Wir selbst werden zum Spiegel für andere
Spiegel erweitern unseren Sinn für Realität, indem sie uns die Beobachtung des eigenen Körpers ermöglichen. Daher stehen sie emblematisch für die Trennung sowie für die Verbindung von Subjekt und Objekt, wie auch von der Welt des Physischen und Virtuellen. Die Theorie der Spiegelneuronen besagt, dass wir über Neuronen verfügen, die, egal ob wir selbst handeln oder andere bei der Ausführung einer entsprechenden Handlung beobachten, in gleicher Weise aktiv sind. Sie erklärt, warum wir in der Lage sind, die Handlungen anderer Menschen nachzuahmen (ein wichtiger Prozess im Lernvorgang) und warum wir uns in unsere Mitmenschen einfühlen können (eine Grundbedingung für den sozialen Zusammenhalt in unserer Gesellschaft). Letztlich werden wir damit selbst in umgekehrter Blickrichtung für andere Menschen zum Spiegel.

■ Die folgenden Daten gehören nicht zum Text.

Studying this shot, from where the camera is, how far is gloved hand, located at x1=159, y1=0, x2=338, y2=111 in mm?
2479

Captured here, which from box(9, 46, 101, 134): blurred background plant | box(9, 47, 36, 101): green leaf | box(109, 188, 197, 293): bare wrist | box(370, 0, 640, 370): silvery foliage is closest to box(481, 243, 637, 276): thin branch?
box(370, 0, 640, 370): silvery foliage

Fotografien und bewegte Bilder lassen sich durch die Gegenstände, die sie hervorgebracht haben, wie etwa die Camera obscura, Camera lucida und Laterna magica, als komplexe Nachkommen des Spiegels begreifen, da sie in der Lage sind, Reflexionen aufzuzeichnen, zu verlängern und zu wiederholen. Insbesondere regte die Videotechnik seit ihren Anfängen in den späten 1960er Jahren als ein leicht zu handhabendes Verfahren, das Bilder kostengünstig und ohne den Aufwand einer ganzen Filmcrew liefert, zahlreiche Aktivitäten zur Erforschung des eigenen Selbst an. All diese Techniken und Instrumente wurden ausgiebig zum einen von Künstlern zur Produktion von Kunstwerken, zum anderen aber auch von Neurowissenschaftlern für die Durchführung von Experimenten genutzt.

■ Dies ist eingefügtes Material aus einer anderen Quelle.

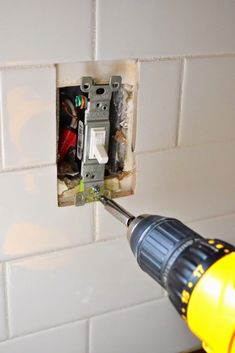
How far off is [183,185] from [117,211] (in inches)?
5.3

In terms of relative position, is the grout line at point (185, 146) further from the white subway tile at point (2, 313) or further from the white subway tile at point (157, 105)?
the white subway tile at point (2, 313)

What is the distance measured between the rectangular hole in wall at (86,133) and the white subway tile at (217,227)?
0.13m

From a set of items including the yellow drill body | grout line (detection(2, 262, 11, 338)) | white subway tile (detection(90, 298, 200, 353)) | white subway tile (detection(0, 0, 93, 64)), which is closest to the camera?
the yellow drill body

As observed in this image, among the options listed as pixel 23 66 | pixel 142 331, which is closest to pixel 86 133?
pixel 23 66

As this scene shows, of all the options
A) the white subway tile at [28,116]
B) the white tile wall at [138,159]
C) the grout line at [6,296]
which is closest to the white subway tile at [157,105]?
the white tile wall at [138,159]

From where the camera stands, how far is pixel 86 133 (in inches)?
27.2

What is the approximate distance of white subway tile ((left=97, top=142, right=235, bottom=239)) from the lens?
29.5 inches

Ein Wimpernschlag der Konfusion
Pioniere in der Dekonstruktion der Phänomenologie des Sehens wie Dan Graham und Vito Acconci begannen schon in den späten 1960er Jahren die Rollen von Akteuren und Publikum, Objektivität und Subjektivität, Öffentlichkeit und Privatheit umzukehren. Als einziger Schauspieler in „Undertone” (1973) wendet sich Vito Acconci über das illusionäre Medium des Fernsehmonitors an die Zuschauer, als ob es eine Kontinuität zwischen dem realen und virtuellen Raum gäbe: „Ich brauche Sie, um meine Lügen herauszufiltern, um die Unwahrheiten von den wahren Auffassungen zu scheiden.“ Durch das illusionäre Angebot einer Reaktionsmöglichkeit auf seinen inneren Monolog schafft der Künstler – den angenehmen Voyeurismus, den die Zuschauer üblicherweise empfinden, bewusst störend – ein Unbehagen. In einer Serie von Installationen, die sich auf Spiegel, Videodokumentationsanlagen und Zeitverzögerungssimulatoren stützen, bringt Dan Graham beim Betrachter die Wahrnehmung der gegenwärtigen Zeit ins Wanken. Wenn wir ein Bild von uns selbst mit einem Zeitverzug von fünf Sekunden vorgestellt bekommen, nehmen wir den zeitlichen Versprung kaum wahr, da dieser innerhalb des zeitlichen Rahmens unseres neurophysiologisch angelegten Kurzzeitgedächtnisses liegt. Dennoch empfinden wir widersprüchliche Eindrücke. Wir identifizieren unser gegenwärtiges Verhalten mit jenem, das fünf Sekunden zuvor stattgefunden hat. Wir antworten aber auch darauf und werden damit in einer Feedback-Schleife festgesetzt. Wir empfinden uns in einem Zustand der Beobachtung gefangen, in dem wir, die Beobachter, uns als die beobachteten Beobachter erfahren.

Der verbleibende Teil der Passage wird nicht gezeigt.